Task directions =
Please convert the records below into a two-column CSV with the headers "text" and "answer", starting at the first record and going on through the line with "rusty wheelbarrow tray [233, 328, 434, 468]". Use one row per record, with its text and its answer each in a single quoted field and line breaks replaced by spaces.

Exercise material =
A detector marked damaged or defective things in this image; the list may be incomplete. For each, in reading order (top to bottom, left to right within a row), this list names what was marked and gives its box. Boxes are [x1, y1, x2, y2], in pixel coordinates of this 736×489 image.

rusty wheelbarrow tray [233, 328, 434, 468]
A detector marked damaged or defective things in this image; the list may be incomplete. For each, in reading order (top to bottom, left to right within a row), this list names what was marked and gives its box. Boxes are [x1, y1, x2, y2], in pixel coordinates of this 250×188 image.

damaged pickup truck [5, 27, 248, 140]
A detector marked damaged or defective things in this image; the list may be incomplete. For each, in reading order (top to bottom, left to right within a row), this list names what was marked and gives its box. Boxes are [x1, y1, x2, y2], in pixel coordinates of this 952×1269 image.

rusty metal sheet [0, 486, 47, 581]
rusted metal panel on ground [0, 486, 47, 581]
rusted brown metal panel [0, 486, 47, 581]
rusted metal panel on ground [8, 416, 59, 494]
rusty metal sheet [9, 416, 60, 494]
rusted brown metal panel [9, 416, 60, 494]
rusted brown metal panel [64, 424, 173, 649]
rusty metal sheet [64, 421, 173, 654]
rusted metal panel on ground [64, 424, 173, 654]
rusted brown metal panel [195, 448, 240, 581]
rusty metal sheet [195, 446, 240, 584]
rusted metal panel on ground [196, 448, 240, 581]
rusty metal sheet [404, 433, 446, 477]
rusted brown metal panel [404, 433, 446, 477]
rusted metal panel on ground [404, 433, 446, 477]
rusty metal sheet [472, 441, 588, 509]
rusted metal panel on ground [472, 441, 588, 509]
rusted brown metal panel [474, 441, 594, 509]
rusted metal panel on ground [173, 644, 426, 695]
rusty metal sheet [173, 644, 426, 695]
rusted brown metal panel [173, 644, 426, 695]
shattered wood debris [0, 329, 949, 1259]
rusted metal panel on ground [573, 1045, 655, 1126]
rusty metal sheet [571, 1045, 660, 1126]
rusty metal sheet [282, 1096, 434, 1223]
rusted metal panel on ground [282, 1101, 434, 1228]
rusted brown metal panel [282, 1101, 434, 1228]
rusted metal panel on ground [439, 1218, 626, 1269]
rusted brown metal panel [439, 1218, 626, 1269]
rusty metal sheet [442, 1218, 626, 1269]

The result =
text,answer
"A detector marked damaged or defective things in this image; the list may be incomplete. For each, in reading order (top to bottom, left to right within a row), this list names what was marked and gives its box. Boxes are [x1, y1, x2, y2], in pixel coordinates of this 736×489 image.","rusty wheelbarrow tray [233, 328, 434, 468]"